Could GST 2.0 Reforms Really Lower Inflation by 75 Bps and Boost Consumption by Rs 1 Lakh Crore?
 
                                    
                                    
                                    
                                Synopsis
Key Takeaways
- GST reforms may lower headline inflation by 75 bps.
- Projected consumption boost of Rs 1 lakh crore.
- Effective tax rates expected to drop to 10-11%.
- Food inflation to decrease by 25-35 bps in 6 months.
- Core inflation may ease by 30-40 bps.
New Delhi, Sep 11 (NationPress) India’s GST reforms are anticipated to reduce headline inflation by up to 75 basis points and unleash consumption spending of approximately Rs 1 lakh crore, according to a recent report.
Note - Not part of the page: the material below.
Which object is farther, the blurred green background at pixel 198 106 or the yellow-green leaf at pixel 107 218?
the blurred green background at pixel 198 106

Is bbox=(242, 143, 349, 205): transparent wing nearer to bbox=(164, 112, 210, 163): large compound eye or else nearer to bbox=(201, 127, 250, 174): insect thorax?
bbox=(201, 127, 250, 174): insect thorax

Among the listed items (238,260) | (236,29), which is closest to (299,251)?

“The overall influence on CPI is projected to be around 55-75 bps. We are therefore revising our current expectation of headline CPI from 3.5 percent down to 3.1 percent,” stated a report from the research division of Bank of Baroda.
Experts believe that the GST reforms, which categorize 99 percent of items into the 0 percent, 5 percent, or 18 percent tax brackets, will lower effective tax rates to about 10–11 percent.
“We anticipate that the taxable consumption group will amount to Rs 150-160 lakh crore. This figure could increase further once we obtain the new distribution of GST collected across various categories,” the report added.
The estimated net gain in consumption ranges from Rs 70,000 crore to 1 lakh crore, equating to 0.2-0.3 percent of GDP, the bank reported.
The government has assessed the revenue impact at Rs 48,000 crore. However, the bank emphasized that this would primarily benefit private consumption directly.
“Based on the premise that reduced indirect tax rates will lead to lower inflation, we predict a gain of around Rs 20,000-50,000 crore,” it further added.
The bank projects that food inflation will decrease by 25–35 bps over the next six months, as the costs of prepared meals, oils, bread, and noodles decline due to reduced rates of butter and vanaspati.
Core inflation could see a dip of 30–40 bps, spurred by lower prices on soaps, toothpaste, household appliances, and medications.
Decreased rates are also expected to encourage production in non-durables such as butter, jams, jellies, honey, and juices, while also boosting credit demand in anticipation of the festival season.
“The Index of Industrial Production (IIP) growth, previously assumed to be burdened by higher tariffs, may receive substantial support from domestic demand,” the bank concluded.